* [SOURCE EXCERPT]
ISLAMABAD: Pakistan and the International Monetary Fund (IMF) have agreed to chalk out 15 years roadmap (2018-2033) for restricting all future governments coming into power to scale down public debt by 0.33 percent of the GDP every year to bring it down to 50 percent of the GDP by year 2033 and putting ceiling on federal budget deficit in the vicinity of 3 percent of the GDP for avoiding reversal of macroeconomic gains.

“Pakistan and the IMF team have agreed to amend the Fiscal Responsibility and Debt Limitation (FRDL) Act 2005 by introducing amendment bill in Parliament, binding future governments to scale down the burden of the public debt and reducing the budget deficit on annual basis so that the debt to GDP ratio can be brought down to 50 percent of GDP in next 15 years with effect from 2018 till 2033,” top wizards of the Finance Ministry confirmed to ‘The News’ here on Saturday.

* [SOURCE DATA]
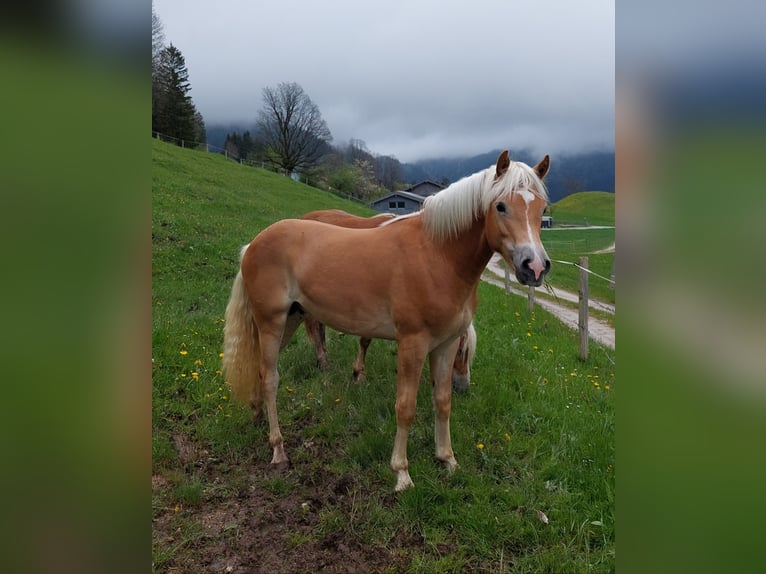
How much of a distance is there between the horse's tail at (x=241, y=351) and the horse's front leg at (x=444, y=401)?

* [TO-DO LIST]
- 1) In the Pakistan debt excerpt, what percentage of GDP is the public debt supposed to reach by 2033?
- 2) Reproduce the passage of the Pakistan debt excerpt that begins at the words "ISLAMABAD: Pakistan and" and stops after "here on Saturday.".

* [SET OF ANSWERS]
- 1) 50 percent of GDP

- 2)
ISLAMABAD: Pakistan and the International Monetary Fund (IMF) have agreed to chalk out 15 years roadmap (2018-2033) for restricting all future governments coming into power to scale down public debt by 0.33 percent of the GDP every year to bring it down to 50 percent of the GDP by year 2033 and putting ceiling on federal budget deficit in the vicinity of 3 percent of the GDP for avoiding reversal of macroeconomic gains.

“Pakistan and the IMF team have agreed to amend the Fiscal Responsibility and Debt Limitation (FRDL) Act 2005 by introducing amendment bill in Parliament, binding future governments to scale down the burden of the public debt and reducing the budget deficit on annual basis so that the debt to GDP ratio can be brought down to 50 percent of GDP in next 15 years with effect from 2018 till 2033,” top wizards of the Finance Ministry confirmed to ‘The News’ here on Saturday.